Models management

Prepare a model for Firefox

Models that can be used with Firefox should have ONNX weights at different quantization levels.

In order to make sure we are compatible with Transformers.js, we use the conversion script provided by that project, which checks that the model arhitecture will work and has been tested.

To do this, follow these steps:

  • make sure your model is published in Hugging Face with PyTorch or SafeTensor weights.

  • clone https://github.com/xenova/transformers.js and checkout branch v3

  • go into scripts/

  • create a virtualenv there and install requirements from the local requirements.txt file

Then you can run:

python convert.py --model_id organizationId/modelId --quantize --modes fp16 q8 q4 --task the-inference-task

You will get a new directory in models/organizationId/modelId that includes an onnx directory and other files. Upload everything into Hugging Face.

Congratulations! you have a Firefox-compatible model. You can now try it in about:inference.

Notice that for the encoder-decoder models with two files, you may need to rename decoder_model_quantized.onnx to decoder_model_merged_quantized.onnx, and make similar changes to the fp16, q4 versions. You do not need to rename the encoder models.

Lifecycle

When Firefox uses a model, it will

  1. read metadata stored in Remote Settings

  2. download model files from our hub

  3. store the files in IndexDB

1. Remote Settings

We have two collections in Remote Settings:

  • ml-onnx-runtime: provides all the WASM files we need to run the inference platform.

  • ml-inference-options: provides for each taskId a list of running options, such as the modelId.

Running the inference API will download the WASM files if needed, and then see if there’s an entry for the task in ml-inference-options, to grab the options. That allows us to set the default running options for each task.

This is also how we can update a model without changing Firefox’s code: setting a new revision for a model in Remote Settings will trigger a new download for our users.

Records in ml-inference-options are uniquely identified by featureId. When not provided, it falls back to taskName.

2. Model Hub

Our Model hub follows the same structure than Hugging Face, each file for a model is under a unique URL:

https://model-hub.mozilla.org/<organization>/<model>/<revision>/<path>

Where: - organization and name are the model id. example “ mozilla/distivit” - revision is the branch or version - path is the path to the file.

Model files downloaded from the hub are stored in IndexDB so users don’t need to download them again.

Model files

Models consists of several files like its configuration, tokenizer, training metadata, and weights.

Below are the most common files you’ll encounter:

1. Model Weights

  • pytorch_model.bin: Contains the model’s weights for PyTorch models. It is a serialized file that holds the parameters of the neural network.

  • tf_model.h5: TensorFlow’s version of the model weights.

  • flax_model.msgpack: For models built with the Flax framework, this file contains the model weights in a format used by JAX and Flax.

  • onnx: A subdirectory containing ONNX weights files in different quantization levels. They are the one our platform uses

2. Model Configuration

The config.json file contains all the necessary configurations for the model architecture, such as the number of layers, hidden units, attention heads, activation functions, and more. This allows the Hugging Face library to reconstruct the model exactly as it was defined.

3. Tokenizer Files

  • vocab.txt or vocab.json: Vocabulary files that map tokens (words, subwords, or characters) to IDs. Different tokenizers (BERT, GPT-2, etc.) will have different formats.

  • tokenizer.json: Stores the full tokenizer configuration and mappings.

  • tokenizer_config.json: This file contains settings that are specific to the tokenizer used by the model, such as whether it is case-sensitive or the special tokens it uses (e.g., [CLS], [SEP], etc.).

4. Preprocessing Files

  • special_tokens_map.json: Maps the special tokens (like padding, CLS, SEP, etc.) to the token IDs used by the tokenizer.

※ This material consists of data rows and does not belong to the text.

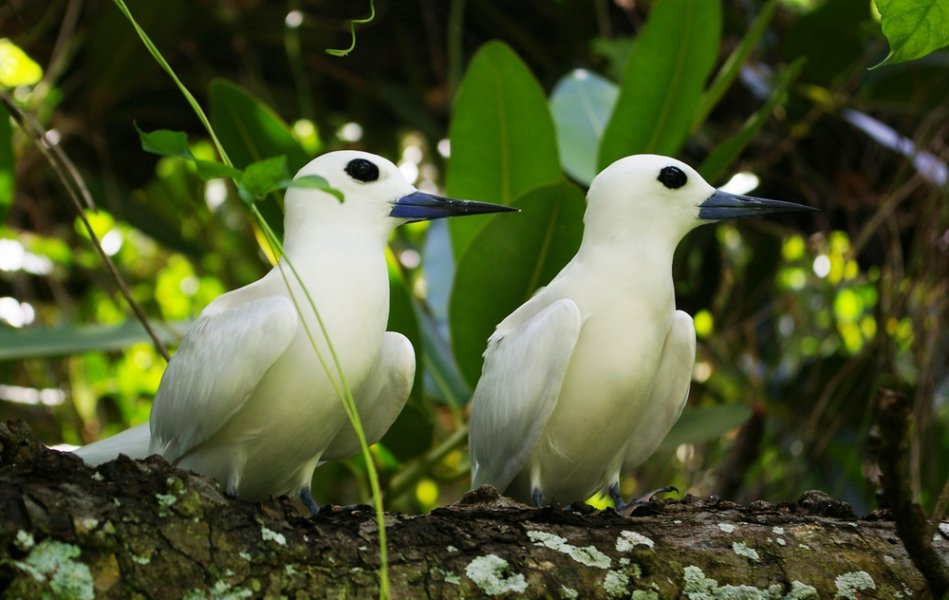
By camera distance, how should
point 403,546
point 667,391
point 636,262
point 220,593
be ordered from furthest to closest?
point 667,391
point 636,262
point 403,546
point 220,593

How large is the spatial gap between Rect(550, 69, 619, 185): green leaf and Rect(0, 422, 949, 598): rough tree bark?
1.73 meters

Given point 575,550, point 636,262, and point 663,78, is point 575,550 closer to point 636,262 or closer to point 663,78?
point 636,262

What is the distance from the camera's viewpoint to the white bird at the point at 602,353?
9.21ft

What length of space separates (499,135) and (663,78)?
0.55 meters

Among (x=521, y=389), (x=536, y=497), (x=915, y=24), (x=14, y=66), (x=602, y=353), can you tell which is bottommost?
(x=536, y=497)

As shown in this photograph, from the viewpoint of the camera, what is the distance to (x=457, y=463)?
5.35 metres

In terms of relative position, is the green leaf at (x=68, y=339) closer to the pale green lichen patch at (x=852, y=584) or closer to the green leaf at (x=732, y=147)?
the green leaf at (x=732, y=147)

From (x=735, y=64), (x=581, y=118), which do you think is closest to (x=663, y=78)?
(x=735, y=64)

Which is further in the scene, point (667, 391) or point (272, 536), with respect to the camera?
point (667, 391)

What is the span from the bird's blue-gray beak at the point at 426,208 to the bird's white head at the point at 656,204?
0.86 feet

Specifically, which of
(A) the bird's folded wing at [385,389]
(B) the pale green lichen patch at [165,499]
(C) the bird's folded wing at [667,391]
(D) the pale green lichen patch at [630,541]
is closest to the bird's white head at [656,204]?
(C) the bird's folded wing at [667,391]

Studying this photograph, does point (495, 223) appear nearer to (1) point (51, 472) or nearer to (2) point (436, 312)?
(2) point (436, 312)

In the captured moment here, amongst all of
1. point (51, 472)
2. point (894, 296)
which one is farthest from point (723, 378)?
point (51, 472)

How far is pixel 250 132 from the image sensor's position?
11.9ft
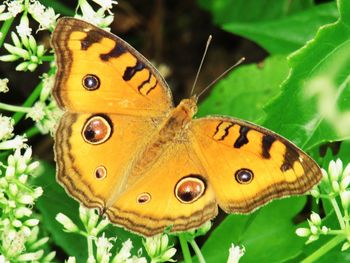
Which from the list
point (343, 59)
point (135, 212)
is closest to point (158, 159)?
point (135, 212)

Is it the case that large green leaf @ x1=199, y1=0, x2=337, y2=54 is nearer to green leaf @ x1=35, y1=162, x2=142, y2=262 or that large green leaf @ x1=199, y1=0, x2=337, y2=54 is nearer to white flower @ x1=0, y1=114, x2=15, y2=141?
green leaf @ x1=35, y1=162, x2=142, y2=262

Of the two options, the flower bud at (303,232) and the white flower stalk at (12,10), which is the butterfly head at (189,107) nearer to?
the flower bud at (303,232)

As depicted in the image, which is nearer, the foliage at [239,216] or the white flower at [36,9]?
the foliage at [239,216]

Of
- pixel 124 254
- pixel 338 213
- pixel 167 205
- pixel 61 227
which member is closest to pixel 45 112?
pixel 61 227

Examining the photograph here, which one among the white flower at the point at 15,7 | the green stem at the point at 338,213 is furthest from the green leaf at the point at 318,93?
the white flower at the point at 15,7

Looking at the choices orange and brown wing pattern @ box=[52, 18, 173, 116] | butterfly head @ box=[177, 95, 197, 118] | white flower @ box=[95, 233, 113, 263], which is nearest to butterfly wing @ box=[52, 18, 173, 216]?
orange and brown wing pattern @ box=[52, 18, 173, 116]

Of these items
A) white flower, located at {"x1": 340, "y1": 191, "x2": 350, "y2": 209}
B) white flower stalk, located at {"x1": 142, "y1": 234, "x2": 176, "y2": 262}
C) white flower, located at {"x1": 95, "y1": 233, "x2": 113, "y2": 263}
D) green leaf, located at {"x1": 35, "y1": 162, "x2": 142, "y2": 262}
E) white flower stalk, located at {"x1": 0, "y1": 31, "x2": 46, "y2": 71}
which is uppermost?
white flower stalk, located at {"x1": 0, "y1": 31, "x2": 46, "y2": 71}

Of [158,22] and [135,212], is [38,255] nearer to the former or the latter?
[135,212]

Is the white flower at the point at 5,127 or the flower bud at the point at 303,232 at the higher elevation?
the white flower at the point at 5,127
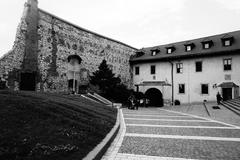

  • added_tokens.json: If any additional tokens were added beyond the original vocabulary (like custom tokens or domain-specific tokens), they are stored in this file.

5. Training Metadata

  • training_args.bin: Contains the arguments that were used during training, such as learning rates, batch size, and other hyperparameters. This file allows for easier replication of the training process.

  • trainer_state.json: Captures the state of the trainer, such as epoch information and optimizer state, which can be useful for resuming training.

  • optimizer.pt: Stores the optimizer’s state for PyTorch models, allowing for a resumption of training from where it left off.

6. Model Card

README.md or model_card.json. The model card provides documentation about the model, including details about its intended use, training data, performance metrics, ethical considerations, and any limitations. This can either be a README.md or structured as a model_card.json.

7. Tokenization and Feature Extraction Files

  • merges.txt: For byte pair encoding (BPE) tokenizers, this file contains the merge operations used to split words into subwords.

  • preprocessor_config.json: Contains configuration details for any pre-processing or feature extraction steps applied to the input before passing it to the model.